1.1.1 Key Features of Amazon S3

  • Durability and Availability: Amazon S3 is designed to offer 99.999999999% (11 nines) durability and 99.99% availability.
  • Scalability: S3 can scale storage up or down to meet varying needs.
  • Security: S3 integrates with AWS Identity and Access Management (IAM) to securely control access to your data.
  • Data Organization: You can store objects in a structured way with folders and prefixes to improve organization.

1.2 What is Amazon Athena?

Amazon Athena is an interactive query service that makes it easy to analyze data directly in Amazon S3 using standard SQL. With Athena, there’s no need for complex ETL processes; you can start querying the data where it lives. Athena uses Presto, an open-source distributed SQL engine, to run queries, making it a powerful tool for analyzing large datasets stored in S3.

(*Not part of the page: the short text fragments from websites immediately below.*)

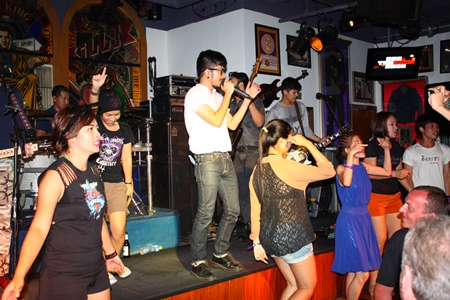 """Lead singer Laem is joined by fans on stage as he serenades them with """"Wan Dee Dee""""."""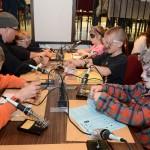 Kids soldering electronic kits at Madlab workshop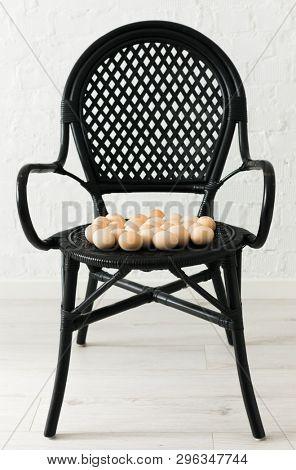 black armchair with eggs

1.2.1 Key Features of Amazon Athena

  • Serverless: Athena is serverless, which means you don’t have to manage any infrastructure or servers. You simply pay per query or per TB of data scanned.
  • SQL-Based: Athena allows you to run queries using SQL syntax, making it accessible to users with SQL knowledge.
  • Scalable and Fast: Athena is built to handle large amounts of data and return results quickly by scaling the resources needed to execute queries efficiently.
  • Integration with AWS Glue: You can use AWS Glue to automatically catalog data in S3, which makes it easier to query with Athena.

1.3 Why Use Amazon S3 and Amazon Athena Together?

Using Amazon S3 and Athena together is a powerful combination for big data analytics. By storing data in S3, you can have a centralized, highly available, and cost-effective data lake. Then, with Athena, you can query this data without moving or transforming it, saving both time and resources. This setup is particularly useful for large-scale analytics, reporting, and business intelligence applications.

2. Why IAM is Important for S3 and Athena Integration?

AWS Identity and Access Management (IAM) is a web service that helps you securely control access to AWS resources. IAM enables you to manage who can access resources in your AWS account and what actions they can perform. By defining fine-grained permissions, you can ensure that the right users have access to the right resources while protecting sensitive data and preventing unauthorized actions.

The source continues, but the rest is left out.